The World Series of Fitness Racing
HYROX is an international fitness race that combines functional strength training with endurance running, all set in an indoor arena. Each race follows the same standardized format: participants complete 8 kilometers of running, broken up with 8 functional workout stations in between. These stations include exercises such as sled pushes, burpee broad jumps, rowing, and sandbag lunges.
Founded in Germany in 2017, HYROX was created to fill a gap in the fitness industry by offering a mass-participation race that challenges both strength and stamina. The format is consistent across all global events, making it possible for athletes to compare performances worldwide. HYROX offers different competition categories — including Individual, Doubles, and Relay — making it accessible for all fitness levels, from elite athletes to everyday gym-goers.
With its professional setup, competitive yet inclusive atmosphere, and growing global community, HYROX is redefining fitness racing as a sport in its own right.

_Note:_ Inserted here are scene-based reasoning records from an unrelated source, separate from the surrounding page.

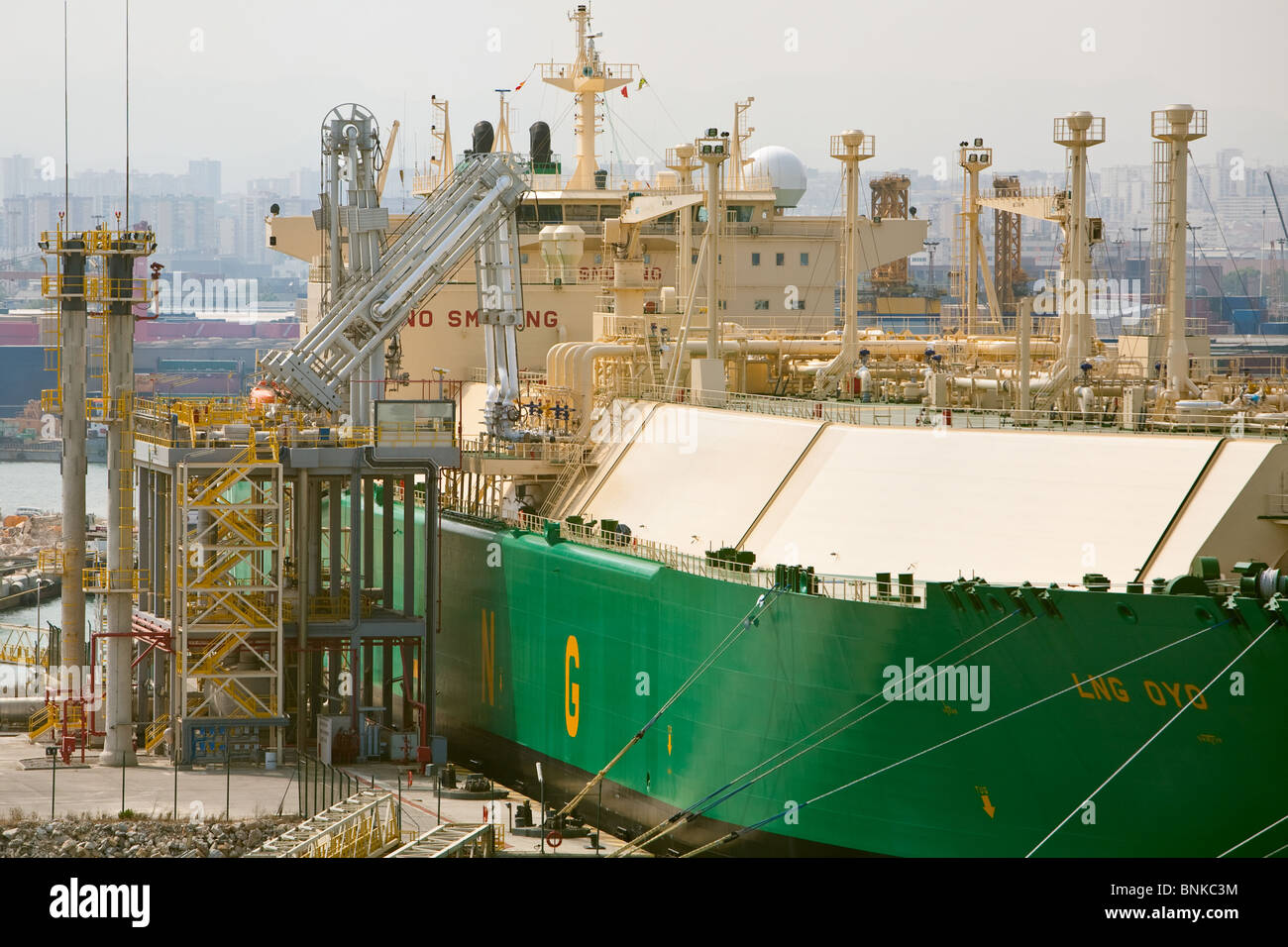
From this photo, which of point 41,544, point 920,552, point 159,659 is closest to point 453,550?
point 159,659

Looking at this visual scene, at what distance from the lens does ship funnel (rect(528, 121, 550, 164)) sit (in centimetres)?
5244

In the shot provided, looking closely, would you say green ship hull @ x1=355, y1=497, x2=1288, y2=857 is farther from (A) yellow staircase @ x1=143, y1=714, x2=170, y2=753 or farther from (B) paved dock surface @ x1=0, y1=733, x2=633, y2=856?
(A) yellow staircase @ x1=143, y1=714, x2=170, y2=753

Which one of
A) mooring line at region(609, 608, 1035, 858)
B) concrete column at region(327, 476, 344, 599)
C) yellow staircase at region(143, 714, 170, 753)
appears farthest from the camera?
concrete column at region(327, 476, 344, 599)

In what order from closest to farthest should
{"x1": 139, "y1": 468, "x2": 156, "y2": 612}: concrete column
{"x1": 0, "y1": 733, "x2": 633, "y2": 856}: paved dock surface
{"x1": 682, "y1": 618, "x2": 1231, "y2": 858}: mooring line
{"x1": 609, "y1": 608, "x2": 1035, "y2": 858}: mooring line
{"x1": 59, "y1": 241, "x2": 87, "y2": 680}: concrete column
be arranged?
1. {"x1": 682, "y1": 618, "x2": 1231, "y2": 858}: mooring line
2. {"x1": 609, "y1": 608, "x2": 1035, "y2": 858}: mooring line
3. {"x1": 0, "y1": 733, "x2": 633, "y2": 856}: paved dock surface
4. {"x1": 59, "y1": 241, "x2": 87, "y2": 680}: concrete column
5. {"x1": 139, "y1": 468, "x2": 156, "y2": 612}: concrete column

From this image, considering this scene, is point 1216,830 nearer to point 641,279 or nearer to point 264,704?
point 264,704

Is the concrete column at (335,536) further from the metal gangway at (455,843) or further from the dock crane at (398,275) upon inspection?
the metal gangway at (455,843)

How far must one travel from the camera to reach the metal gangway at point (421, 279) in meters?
39.5

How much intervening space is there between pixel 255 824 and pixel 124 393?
10019 mm

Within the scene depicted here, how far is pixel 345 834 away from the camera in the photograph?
89.9 feet

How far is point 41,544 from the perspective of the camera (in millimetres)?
89688

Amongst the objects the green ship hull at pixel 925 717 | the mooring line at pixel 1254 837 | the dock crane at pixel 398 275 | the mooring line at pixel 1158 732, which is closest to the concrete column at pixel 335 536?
the dock crane at pixel 398 275

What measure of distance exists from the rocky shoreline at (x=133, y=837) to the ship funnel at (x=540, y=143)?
26807 mm

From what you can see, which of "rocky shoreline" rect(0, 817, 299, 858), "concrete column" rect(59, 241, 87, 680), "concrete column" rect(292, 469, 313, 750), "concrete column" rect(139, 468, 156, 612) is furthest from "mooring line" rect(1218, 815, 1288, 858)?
→ "concrete column" rect(139, 468, 156, 612)

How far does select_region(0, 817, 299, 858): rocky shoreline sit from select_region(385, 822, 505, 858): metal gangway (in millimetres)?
2423
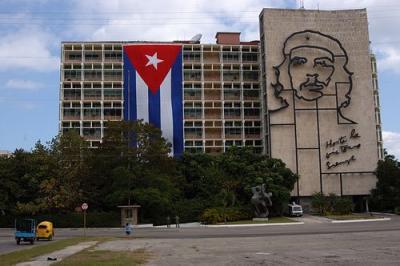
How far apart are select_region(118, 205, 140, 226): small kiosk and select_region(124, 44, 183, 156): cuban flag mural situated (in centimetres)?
3029

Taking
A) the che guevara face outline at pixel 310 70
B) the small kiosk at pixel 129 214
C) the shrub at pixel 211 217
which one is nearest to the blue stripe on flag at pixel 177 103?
the che guevara face outline at pixel 310 70

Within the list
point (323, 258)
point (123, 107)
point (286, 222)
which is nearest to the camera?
point (323, 258)

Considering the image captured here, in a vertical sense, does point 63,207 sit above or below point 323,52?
below

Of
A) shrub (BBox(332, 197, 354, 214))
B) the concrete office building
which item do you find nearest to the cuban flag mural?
the concrete office building

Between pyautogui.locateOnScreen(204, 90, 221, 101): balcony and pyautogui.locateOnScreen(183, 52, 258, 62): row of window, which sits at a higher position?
pyautogui.locateOnScreen(183, 52, 258, 62): row of window

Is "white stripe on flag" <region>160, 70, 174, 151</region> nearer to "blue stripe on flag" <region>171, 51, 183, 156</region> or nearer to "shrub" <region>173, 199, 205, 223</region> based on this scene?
"blue stripe on flag" <region>171, 51, 183, 156</region>

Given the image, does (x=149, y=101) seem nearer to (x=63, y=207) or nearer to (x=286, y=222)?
(x=63, y=207)

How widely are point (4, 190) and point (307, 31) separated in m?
61.5

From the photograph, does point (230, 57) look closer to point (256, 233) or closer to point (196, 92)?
point (196, 92)

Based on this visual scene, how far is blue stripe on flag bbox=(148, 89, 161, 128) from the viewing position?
105m

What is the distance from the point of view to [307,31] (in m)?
106

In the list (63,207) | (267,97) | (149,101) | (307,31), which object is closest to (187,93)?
(149,101)

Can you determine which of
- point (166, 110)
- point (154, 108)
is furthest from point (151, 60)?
point (166, 110)

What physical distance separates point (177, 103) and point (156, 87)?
500cm
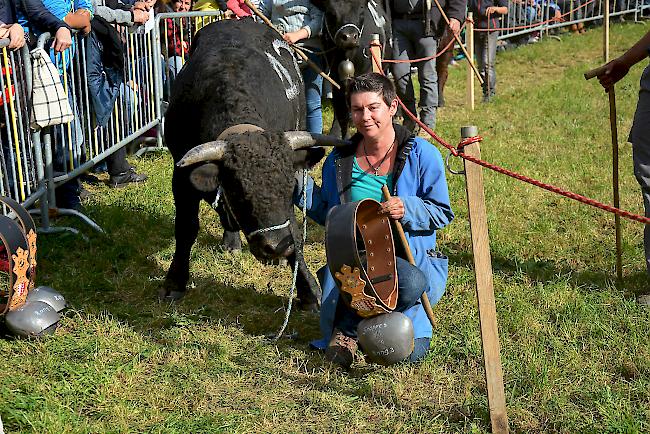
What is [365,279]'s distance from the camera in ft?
12.5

HYROX Stages - Start Strong, Finish Stronger

Pre-Hyrox
Preparation
Preparing for HYROX requires a balanced training regimen that builds both cardiovascular endurance and functional strength through running, resistance workouts, and high-intensity interval training.

Between the stations
8 Runs of 1 Kilometer
The HYROX race includes 8 runs of 1 kilometer each, totaling 8 kilometers, with a functional workout station after each run. Training for these segments involves building speed and endurance, as well as practicing transitions between running and workouts to maintain performance throughout the event.

Station 1
SkiErg
1000m SkiErg
The first HYROX workout station is 1000m on the Ski Erg. This erg predominantly targets the arm, shoulder & core muscles, however when done efficiently, it also involves muscles in the lower body – making the Ski Erg a full body workout.

Station 2
Sled Push
50m Sled Push
The second workout station is 50m of Sled Push. This is one station you do not want to come unprepared for… so make sure you try it out at least once before your race and invest in some grippy shoes! This movement targets the lower body muscles, including the entire posterior chain, core & anterior thigh muscles in particular.

Station 3
Sled Pull
50m Sled Pull
Get ready to use your glutes, back, biceps & the entire trunk during workout station three – 50m of Sled Pull.

Station 4
Burpee Broad Jump
80m Burpee Broad Jump
Born in 1939, the fourth workout station is a full body workout that is both loved and hated at the same time. Trying these for the first time may feel hard, but many of our regular athletes now consider this station to be one of their favourites!

Station 5
Rowing
1000m Row
Station number five is the second ergometer in this fitness race. 1000m of rowing marks the beginning of the second half of your HYROX race.

Station 6
Farmers Carry
200m Farmers Carry
For 200m of Farmers Carry, engagement of your upper back muscles, core & grip strength is required. This workout station is easy to practise on your weekly shop…

Station 7
Sandbag Lunges
100m Sandbag Lunges
10, 20 or 30 kilograms on your back whilst lunging? Welcome to workout station number seven. Primarily targets the thigh and glute muscles, this one is a burner…

Station 8
Wall Balls
100 Wall Balls
The final station… Wall Balls. With the finish line in sight, it’s time to finish your race in style & join the #HYROXFAMILY.

Recovery
Post-Race
Recovery after HYROX is essential to repair muscle damage, restore energy levels, and prevent injury, especially after the intense combination of running and functional workouts.